A Spectator Halloween
Reading Time: 4 minutes
On a typical Thursday night, you can find Stuyvesant students in their usual anxious and tense state. But this upcoming October 31 is anything from a typical Thursday night.
The Arts and Entertainment Department surveyed students in the grade-wide student Facebook groups, asking about their plans for this Halloween. The results dictate the unique views of high school students who have the additional stress load of work every day, including Halloween. A total of 109 students responded to the survey and shared their opinions on this unique holiday.
When students were asked to reveal their favorite Halloween movie, the first-place title was awarded to Coraline, with Charlie Brown’s Halloween Special and Halloweentown second and third, respectively. Notably, all of the movies are kids movies. In fact, all of the top seven results are rated PG or less, demonstrating the power and influence that nostalgia has on the holiday.
As individuals who often find themselves making last-minute plans on Halloween, we were incredibly interested in what the poll-takers planned to do on the holiday. By far, most responders plan to hang out with friends on Halloween (46.3 percent), but a significant portion also plan to do nothing/schoolwork (34.3 percent), and 22.2 percent plan to go trick or treating. Perhaps the most interesting data point is that a mere five percent of poll-takers said that they plan to go to a Halloween party. In much of modern media (“Mean Girls,” “Hocus Pocus”), high schoolers are portrayed as being big on Halloween parties, but perhaps this is not the case with Stuyvesant. It also could be true that Halloween parties are going out of fashion or that we only obtained results from non-party-going kids. Either way, this number seems astonishingly low.

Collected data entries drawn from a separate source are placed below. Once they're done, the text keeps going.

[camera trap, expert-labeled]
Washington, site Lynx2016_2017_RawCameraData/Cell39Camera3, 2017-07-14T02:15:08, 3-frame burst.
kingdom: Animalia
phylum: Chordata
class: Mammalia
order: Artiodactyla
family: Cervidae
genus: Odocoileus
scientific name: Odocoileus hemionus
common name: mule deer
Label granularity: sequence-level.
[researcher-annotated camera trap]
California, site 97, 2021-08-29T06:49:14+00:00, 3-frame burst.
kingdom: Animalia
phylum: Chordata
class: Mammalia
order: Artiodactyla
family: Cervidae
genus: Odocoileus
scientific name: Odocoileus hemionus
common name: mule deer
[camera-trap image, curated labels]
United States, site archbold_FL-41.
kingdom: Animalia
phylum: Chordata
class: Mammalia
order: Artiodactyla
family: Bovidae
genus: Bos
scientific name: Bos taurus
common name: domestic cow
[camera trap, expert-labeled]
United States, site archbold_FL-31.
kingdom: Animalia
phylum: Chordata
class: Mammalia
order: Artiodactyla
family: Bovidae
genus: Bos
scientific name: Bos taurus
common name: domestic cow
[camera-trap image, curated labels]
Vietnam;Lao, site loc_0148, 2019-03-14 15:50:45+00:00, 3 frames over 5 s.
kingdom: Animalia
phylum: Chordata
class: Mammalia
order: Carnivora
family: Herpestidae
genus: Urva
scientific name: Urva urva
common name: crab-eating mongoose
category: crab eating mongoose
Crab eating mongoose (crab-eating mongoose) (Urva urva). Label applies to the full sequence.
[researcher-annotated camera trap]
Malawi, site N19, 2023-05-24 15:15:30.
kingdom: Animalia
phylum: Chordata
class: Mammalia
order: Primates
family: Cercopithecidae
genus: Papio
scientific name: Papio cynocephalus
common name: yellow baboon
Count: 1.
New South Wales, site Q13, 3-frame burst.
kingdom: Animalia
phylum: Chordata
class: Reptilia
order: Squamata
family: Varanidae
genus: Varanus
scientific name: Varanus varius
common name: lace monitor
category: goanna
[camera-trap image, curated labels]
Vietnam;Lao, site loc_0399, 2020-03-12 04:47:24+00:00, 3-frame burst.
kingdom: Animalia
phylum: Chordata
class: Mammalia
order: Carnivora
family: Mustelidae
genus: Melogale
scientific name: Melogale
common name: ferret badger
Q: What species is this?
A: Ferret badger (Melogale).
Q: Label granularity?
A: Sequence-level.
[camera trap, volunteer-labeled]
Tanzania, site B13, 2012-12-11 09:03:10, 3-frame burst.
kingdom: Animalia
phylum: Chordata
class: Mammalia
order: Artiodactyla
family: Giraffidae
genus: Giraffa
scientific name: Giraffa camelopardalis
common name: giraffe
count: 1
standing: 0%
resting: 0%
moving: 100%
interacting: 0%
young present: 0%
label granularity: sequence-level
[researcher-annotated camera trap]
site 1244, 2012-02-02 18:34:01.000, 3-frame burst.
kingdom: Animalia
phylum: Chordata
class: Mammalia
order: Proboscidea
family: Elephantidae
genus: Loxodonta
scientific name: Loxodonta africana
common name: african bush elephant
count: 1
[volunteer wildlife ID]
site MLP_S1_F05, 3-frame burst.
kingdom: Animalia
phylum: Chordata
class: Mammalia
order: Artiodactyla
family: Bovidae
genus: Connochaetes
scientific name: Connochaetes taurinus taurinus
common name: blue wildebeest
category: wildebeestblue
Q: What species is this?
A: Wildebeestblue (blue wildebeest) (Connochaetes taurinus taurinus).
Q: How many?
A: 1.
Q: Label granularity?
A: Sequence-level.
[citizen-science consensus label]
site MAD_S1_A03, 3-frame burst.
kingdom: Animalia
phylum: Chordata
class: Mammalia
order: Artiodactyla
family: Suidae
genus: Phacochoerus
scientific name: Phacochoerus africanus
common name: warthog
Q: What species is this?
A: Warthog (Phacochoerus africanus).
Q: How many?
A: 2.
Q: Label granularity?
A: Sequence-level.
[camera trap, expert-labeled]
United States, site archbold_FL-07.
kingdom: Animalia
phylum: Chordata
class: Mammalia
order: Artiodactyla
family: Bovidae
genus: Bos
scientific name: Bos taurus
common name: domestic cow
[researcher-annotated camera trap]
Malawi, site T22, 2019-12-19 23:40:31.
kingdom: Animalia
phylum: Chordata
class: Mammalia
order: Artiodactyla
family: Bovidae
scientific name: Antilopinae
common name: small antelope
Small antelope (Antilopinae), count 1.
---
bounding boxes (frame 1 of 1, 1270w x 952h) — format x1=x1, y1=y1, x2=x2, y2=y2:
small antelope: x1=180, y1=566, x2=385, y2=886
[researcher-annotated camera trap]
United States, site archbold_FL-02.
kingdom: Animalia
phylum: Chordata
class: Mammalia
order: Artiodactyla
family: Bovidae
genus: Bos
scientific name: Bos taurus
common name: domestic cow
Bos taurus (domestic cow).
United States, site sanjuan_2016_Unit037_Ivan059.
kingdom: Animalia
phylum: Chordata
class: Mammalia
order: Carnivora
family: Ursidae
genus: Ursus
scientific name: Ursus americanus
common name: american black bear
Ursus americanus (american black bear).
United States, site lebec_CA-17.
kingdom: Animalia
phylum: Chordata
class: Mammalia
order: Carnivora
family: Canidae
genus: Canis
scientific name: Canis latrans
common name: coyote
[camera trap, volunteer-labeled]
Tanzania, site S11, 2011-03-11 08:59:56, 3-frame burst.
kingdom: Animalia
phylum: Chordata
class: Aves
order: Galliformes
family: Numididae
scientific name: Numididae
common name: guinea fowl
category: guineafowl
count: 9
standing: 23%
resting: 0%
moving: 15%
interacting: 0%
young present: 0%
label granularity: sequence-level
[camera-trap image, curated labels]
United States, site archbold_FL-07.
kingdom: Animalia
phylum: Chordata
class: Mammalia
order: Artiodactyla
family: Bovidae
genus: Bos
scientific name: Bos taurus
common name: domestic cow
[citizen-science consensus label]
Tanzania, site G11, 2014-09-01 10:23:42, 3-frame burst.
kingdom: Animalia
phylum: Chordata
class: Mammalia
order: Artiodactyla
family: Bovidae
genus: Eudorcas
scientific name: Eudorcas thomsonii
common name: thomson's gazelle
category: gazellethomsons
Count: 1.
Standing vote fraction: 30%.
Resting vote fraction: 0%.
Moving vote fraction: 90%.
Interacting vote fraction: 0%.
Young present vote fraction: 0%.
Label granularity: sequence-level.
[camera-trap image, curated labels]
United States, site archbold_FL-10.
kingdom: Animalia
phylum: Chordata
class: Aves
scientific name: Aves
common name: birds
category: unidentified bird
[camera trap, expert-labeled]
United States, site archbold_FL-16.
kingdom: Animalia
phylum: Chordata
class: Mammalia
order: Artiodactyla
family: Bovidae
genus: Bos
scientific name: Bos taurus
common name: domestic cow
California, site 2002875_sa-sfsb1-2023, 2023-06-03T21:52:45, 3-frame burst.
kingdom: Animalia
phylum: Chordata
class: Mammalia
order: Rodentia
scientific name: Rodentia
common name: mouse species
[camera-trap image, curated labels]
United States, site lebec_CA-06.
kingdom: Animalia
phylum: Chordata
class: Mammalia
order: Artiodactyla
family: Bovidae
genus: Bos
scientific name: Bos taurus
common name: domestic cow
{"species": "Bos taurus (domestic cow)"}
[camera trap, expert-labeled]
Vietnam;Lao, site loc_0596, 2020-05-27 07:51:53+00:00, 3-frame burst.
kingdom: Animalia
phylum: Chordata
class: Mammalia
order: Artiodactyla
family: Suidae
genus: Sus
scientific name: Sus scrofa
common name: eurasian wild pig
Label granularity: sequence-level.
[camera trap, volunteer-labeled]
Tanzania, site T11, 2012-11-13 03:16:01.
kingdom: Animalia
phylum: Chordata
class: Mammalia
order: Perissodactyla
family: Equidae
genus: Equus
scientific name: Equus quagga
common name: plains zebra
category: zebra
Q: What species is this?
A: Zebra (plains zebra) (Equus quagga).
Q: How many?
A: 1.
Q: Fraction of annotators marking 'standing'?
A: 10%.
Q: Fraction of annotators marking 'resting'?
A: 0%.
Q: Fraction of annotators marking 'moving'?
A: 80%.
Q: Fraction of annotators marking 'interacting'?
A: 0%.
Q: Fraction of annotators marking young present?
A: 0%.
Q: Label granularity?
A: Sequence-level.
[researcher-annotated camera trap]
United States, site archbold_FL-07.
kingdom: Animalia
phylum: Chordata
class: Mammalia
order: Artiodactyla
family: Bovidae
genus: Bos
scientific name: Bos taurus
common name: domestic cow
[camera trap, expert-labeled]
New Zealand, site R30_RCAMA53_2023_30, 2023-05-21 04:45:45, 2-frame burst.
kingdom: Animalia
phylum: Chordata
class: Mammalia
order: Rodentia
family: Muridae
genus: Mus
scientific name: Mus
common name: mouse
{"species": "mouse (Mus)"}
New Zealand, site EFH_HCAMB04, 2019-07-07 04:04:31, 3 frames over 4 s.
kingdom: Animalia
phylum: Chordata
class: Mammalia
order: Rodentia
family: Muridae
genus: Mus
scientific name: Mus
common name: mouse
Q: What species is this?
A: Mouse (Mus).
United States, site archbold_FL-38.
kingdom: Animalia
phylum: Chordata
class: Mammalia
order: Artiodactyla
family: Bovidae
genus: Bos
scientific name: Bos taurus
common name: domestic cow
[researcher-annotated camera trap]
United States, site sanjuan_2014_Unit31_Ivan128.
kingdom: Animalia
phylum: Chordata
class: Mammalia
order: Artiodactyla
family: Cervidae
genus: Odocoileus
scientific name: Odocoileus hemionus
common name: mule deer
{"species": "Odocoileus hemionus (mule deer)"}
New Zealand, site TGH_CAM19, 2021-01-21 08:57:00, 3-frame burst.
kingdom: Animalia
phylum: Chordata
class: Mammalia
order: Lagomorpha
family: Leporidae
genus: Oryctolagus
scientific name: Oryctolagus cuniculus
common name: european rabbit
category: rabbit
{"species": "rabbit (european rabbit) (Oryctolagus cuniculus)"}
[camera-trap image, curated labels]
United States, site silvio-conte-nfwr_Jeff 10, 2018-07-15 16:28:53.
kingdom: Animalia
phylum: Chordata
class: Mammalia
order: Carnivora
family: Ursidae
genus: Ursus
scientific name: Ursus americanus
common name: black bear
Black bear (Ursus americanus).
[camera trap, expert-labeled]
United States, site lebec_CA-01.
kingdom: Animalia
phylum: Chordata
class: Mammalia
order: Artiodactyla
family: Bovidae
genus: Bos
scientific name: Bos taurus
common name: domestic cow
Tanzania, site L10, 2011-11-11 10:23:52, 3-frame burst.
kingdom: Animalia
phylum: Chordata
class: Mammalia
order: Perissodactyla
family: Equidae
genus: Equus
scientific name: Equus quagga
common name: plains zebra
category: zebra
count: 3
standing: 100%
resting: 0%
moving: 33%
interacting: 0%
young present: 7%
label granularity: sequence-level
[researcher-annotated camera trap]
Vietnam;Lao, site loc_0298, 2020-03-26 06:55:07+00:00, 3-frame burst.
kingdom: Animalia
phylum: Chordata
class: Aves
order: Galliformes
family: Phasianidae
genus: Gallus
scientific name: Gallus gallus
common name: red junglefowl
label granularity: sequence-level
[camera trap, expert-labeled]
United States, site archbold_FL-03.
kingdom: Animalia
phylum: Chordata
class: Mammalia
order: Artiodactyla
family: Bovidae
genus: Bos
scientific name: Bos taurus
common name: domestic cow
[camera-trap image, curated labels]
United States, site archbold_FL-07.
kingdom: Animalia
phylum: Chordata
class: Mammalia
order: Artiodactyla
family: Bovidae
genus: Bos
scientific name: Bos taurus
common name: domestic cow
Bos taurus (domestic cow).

After this question, students weighed in on the pressing issue of costumes. While we are very pro-costume, we were worried that other students might not reciprocate our affinity for the unique attire. Nearly one-third of poll-takers responded that they, unfortunately, would not dress up in traditional garb this Halloween. However, 33.7 percent of the respondents said that they do plan to wear a costume, both during and after school. A combined 14.5 percent of students said that they would wear a costume either after or during school, but not both. We truly hope that part of the 26.2 percent of undecided voters decide to don a costume, because otherwise our numbers might run a bit scarce, and there’s nothing worse than showing up to school in a costume, only to find that you are a sorrowful outlier.
Halloween is generally known as a day where we celebrate the innocence of children, who dress up as their favorite characters or celebrity and go door to door looking for candy. But one haunting question forever looms: How old is “too old” to trick or treat? When we asked high schoolers for their opinion, the results differed from our expectations. A mere 9.8 percent thought we were too old, while 41.5 percent of voters agreed that high schoolers don’t exceed the age of adolescence. Stuyvesant students clearly disagree with the stigma surrounding teenagers trick or treating, which is peculiar.
But what would Halloween be without the sweet treats? We remember creating a list of the best houses every year to record which people gave out the King Size chocolate bars, as opposed to the Fun Size. To many, the greatest part of Halloween night remains competing with your friends to see who got the best and the most candy. While there are usually dozens of candies to choose from, most people have a definitive favorite that they attempt to trade for every year. We put this to the test and asked the respondents about their favorite Halloween candy. The leading answer, Reese’s Peanut Butter Cups, was expected. In fact, the answers were all fairly predictable. Kit-Kats, Sour Patch Kids, and Twix came in second, third, and fourth respectively, which makes complete sense. Some candies are just undeniably and universally amazing.
When you think about Halloween, nostalgic memories of crazy costumes or late nights with old friends probably flow into your head. As we grow older, we experience the societal obligation to mature and move away from childish activities. Instead of receiving candy, we may now be tasked with handing out candy to the eager children at our front door. Yes, this survey told us about Stuyvesant students’ favorite candy and movie, but it also demonstrated that no matter how old and mature we may want to be or are told to be, a large part of who we are comes from our childhoods. We must not think of Halloween as an excuse to hang out with friends, but instead as a day to remember and cherish the time of our life where costumes and candy were everything. So regardless of your views, we hope that on October 31 you take the time to commemorate your beginnings and help make Halloween memorable for the kids that knock on your door, exclaiming, “Trick or treat!”